How do we know what works? We are all waiting for something positive then just telling us we are drinking the pfaff punch, charlie cooler, and Francis Frappe!
You have brought a lot of energy to your goal, but clarity of purpose is what people are likely to ask. Could you summarize what your purpose is in one sentence? Thanks.
visibility comes from being on the podium and those that do often are requested to speak since it’s likely they have something to share.
We don’t know what works exactly but we need to stop looking for logic that doesn’t exist in the training of elites. Many elite coaches do not have logic for everything they do, this is not a derogatory criticism but a fact of coaching. In the internet age and the modern day of travelling seminars and information, we put Charlies or Dans on a pedestal and ask to justify things they have done (often years and years post event) and badger for every scerrick of detail (however biographical) and of course naturally they feel obliged to try and do so, and with time on a pedestal a coach can believe their own “logic” on events that occurred many moons ago.
Sorry if it sounds negative, but sometimes there isn’t as much of value to share as we think, even if it gratifying to mix as human beings and seminars may generate a glow of “learning”.
Jumping on bandwagons is everywhere, I’m sure most would acknowledge Franno’s 5.30 workouts are there for cultural rather than physiological reasons but many other elements perhaps reflect the same.
Jack Daniels has made his living at an altitude training centre but will be the first to question how real the performance benefits of altitude are and has unpublished data with sea level controls showing training camp effects as do many others, but in the meantime many are living in altitude tents and not actually improving in the sport. Of course the Kenyans train at altitude but are born at 2000m so lifetime adapted and simply living in their home not a tent.
In their case the altitude fits naturally and does not disrupt other elements at all, and this is key, we can add in other elements that may not hurt for another but do they disrupt our overall program and environment?
Sorry but I find that I can do more running because guys are healthier on grass and doing perhaps longer GPP or more work on it’s fine by me. This is a clear case of reading into something and assuming the worst.
I don’t mind healthy debate, but frankly I don’t think your intentions are positive.
Perhaps my intial post is too antagonistic but was more question than outright assumption, but at the time I did not feel it was discordant with the way you address many “gurus”, and as such didn’t expect it to be taken personally.
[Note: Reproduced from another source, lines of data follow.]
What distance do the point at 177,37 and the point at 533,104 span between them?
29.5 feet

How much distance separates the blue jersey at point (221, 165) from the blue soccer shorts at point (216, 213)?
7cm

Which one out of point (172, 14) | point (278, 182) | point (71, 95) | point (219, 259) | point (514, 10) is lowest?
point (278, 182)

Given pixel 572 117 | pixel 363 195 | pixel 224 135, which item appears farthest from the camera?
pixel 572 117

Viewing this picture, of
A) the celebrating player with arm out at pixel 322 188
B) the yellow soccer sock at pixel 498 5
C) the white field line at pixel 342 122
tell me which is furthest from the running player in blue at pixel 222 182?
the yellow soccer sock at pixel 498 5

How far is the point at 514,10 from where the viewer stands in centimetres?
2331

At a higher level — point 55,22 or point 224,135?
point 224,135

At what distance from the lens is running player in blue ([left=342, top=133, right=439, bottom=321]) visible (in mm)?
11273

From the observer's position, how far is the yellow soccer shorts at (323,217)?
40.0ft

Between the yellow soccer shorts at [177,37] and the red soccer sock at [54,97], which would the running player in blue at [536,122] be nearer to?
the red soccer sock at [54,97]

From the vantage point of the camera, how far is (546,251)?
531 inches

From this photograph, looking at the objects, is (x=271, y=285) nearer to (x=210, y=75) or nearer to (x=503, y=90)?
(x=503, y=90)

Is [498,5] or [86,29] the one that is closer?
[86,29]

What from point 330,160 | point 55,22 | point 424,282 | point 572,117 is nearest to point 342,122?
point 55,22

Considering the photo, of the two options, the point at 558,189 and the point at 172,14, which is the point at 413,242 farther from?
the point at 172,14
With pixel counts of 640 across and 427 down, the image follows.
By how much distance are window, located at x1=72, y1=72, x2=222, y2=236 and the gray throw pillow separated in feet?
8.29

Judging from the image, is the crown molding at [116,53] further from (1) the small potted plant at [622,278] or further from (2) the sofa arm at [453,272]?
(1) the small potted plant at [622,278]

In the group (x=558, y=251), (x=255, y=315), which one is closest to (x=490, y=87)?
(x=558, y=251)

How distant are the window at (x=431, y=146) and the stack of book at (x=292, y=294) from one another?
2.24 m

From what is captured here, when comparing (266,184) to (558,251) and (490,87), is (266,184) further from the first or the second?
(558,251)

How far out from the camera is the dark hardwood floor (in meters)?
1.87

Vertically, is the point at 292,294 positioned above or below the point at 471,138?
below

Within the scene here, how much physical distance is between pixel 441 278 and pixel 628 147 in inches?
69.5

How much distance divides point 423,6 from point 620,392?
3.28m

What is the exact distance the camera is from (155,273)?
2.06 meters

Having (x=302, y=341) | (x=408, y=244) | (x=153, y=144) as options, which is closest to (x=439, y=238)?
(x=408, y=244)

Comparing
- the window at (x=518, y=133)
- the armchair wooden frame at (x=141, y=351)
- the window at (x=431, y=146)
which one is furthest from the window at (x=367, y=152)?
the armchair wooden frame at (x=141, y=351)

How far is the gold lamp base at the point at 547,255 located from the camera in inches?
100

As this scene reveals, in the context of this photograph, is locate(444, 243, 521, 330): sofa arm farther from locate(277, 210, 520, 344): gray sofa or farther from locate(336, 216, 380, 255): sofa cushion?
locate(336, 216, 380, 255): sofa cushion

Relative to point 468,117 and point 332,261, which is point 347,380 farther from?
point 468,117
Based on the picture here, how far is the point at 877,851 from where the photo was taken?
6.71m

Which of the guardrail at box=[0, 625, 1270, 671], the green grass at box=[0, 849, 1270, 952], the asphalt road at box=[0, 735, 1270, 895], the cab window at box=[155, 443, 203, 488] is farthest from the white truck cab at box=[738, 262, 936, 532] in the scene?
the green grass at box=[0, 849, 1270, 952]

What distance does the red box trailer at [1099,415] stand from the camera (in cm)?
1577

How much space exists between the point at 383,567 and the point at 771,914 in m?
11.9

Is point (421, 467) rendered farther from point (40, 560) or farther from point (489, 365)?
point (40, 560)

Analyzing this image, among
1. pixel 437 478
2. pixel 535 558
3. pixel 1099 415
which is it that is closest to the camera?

Do you have the insight to read as much into others’ methods as you do on the blog?
My point on my father’s day post is that mistakes happen and we learn from them, and having many people to learn from usually creates less inbreeding
Not so much inbreeding or mixing, but maintaining objectivity for me. “Inbreeding” can be a great place for learning but is also high on personal bias, “Mixing” can be a great place for new ideas but is lacking in genuine contextual insight and we need to be more discerning of relevance.
What’s interesting is that the order is based solely on who was hot at the time.
I can empathise entirely, refreshingly honest comment.
Three of us have now asked him to state, concisely, his points and where he is going with this to no avail.
Some people like to help, others like to badger and criticize. Criticism is fine as long as solutions are offered or the criticism is clarified otherwise you are just another Tony Kornheiser.
If only I had the secrets… solutions are always context specific.
I know who you’re talking about and his program made MUCH more sense when it more closely reflected a combination of West Side and CF.
Without knowledge of the results it is hard to comment, making sense to outsiders may not mean efficacy, there seems to be a suggestion the results are improved on his part but only he can say in football to some extent.